Autoři se ve svém příspěvku zamýšlejí nad možností propojení videokonferenčí technologie a tvorby krátkých videoreportáží na zadané téma, podněcující kritické myšlení a interkulturní kompetenci studentů v terciárním vzdělávání na Univerzitě Uppsala ve Švédsku a Univerzitě Pardubice v České republice. Autoři ke svému výzkumu používají triangulaci dat prostřednicvím kombinace kvalitativního a kvantitativního sběru dat. Autorům se na základě zjištění podařilo poukázat na propojenost kontextu reálného života se studiem jazyka a jeho specific s důrazem kladeným zejména na rozvoj a osvojení interkulturní kompetence a schopnosti kritického myšlení.
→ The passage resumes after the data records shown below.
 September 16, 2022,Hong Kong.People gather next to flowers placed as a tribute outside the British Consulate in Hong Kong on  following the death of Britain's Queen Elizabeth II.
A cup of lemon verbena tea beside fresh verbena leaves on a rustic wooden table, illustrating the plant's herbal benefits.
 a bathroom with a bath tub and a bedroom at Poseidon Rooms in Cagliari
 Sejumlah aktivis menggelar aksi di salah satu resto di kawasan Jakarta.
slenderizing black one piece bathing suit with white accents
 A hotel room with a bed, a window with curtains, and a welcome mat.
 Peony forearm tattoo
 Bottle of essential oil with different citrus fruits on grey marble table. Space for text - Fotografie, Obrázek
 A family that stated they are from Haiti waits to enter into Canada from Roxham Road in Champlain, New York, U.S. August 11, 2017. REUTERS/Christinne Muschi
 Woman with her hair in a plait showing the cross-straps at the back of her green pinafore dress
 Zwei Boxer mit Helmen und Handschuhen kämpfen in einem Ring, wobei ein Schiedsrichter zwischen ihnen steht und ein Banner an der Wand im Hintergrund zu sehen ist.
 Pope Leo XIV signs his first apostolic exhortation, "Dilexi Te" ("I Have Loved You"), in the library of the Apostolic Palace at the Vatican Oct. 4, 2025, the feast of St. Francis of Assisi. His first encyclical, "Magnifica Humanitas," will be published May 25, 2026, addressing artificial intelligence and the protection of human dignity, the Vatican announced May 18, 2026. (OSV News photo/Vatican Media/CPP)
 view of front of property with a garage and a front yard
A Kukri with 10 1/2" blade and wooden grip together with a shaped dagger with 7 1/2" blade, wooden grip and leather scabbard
Stellan Sundh, Ph D, senior lecturer and Director of Studies at the Department of Education, Uppsala University, Sweden. His main duties are within teacher education and in courses for international students. He is now engaged in several projects with international cooperation and with a special interest in non-native use of the English language and intercultural communication. His research areas cover didactic issues such as student-interactive video-conferences and linguistics with a focus on young learners' uses of English as a foreign language.
Mgr. Marketa Denksteinova, ESP lecturer at Language Centre, University of Pardubice. Her field of expertise lies in the intercultural communicative competence within the Language and Culture Scheme program, and new media involvement in language teaching and learning.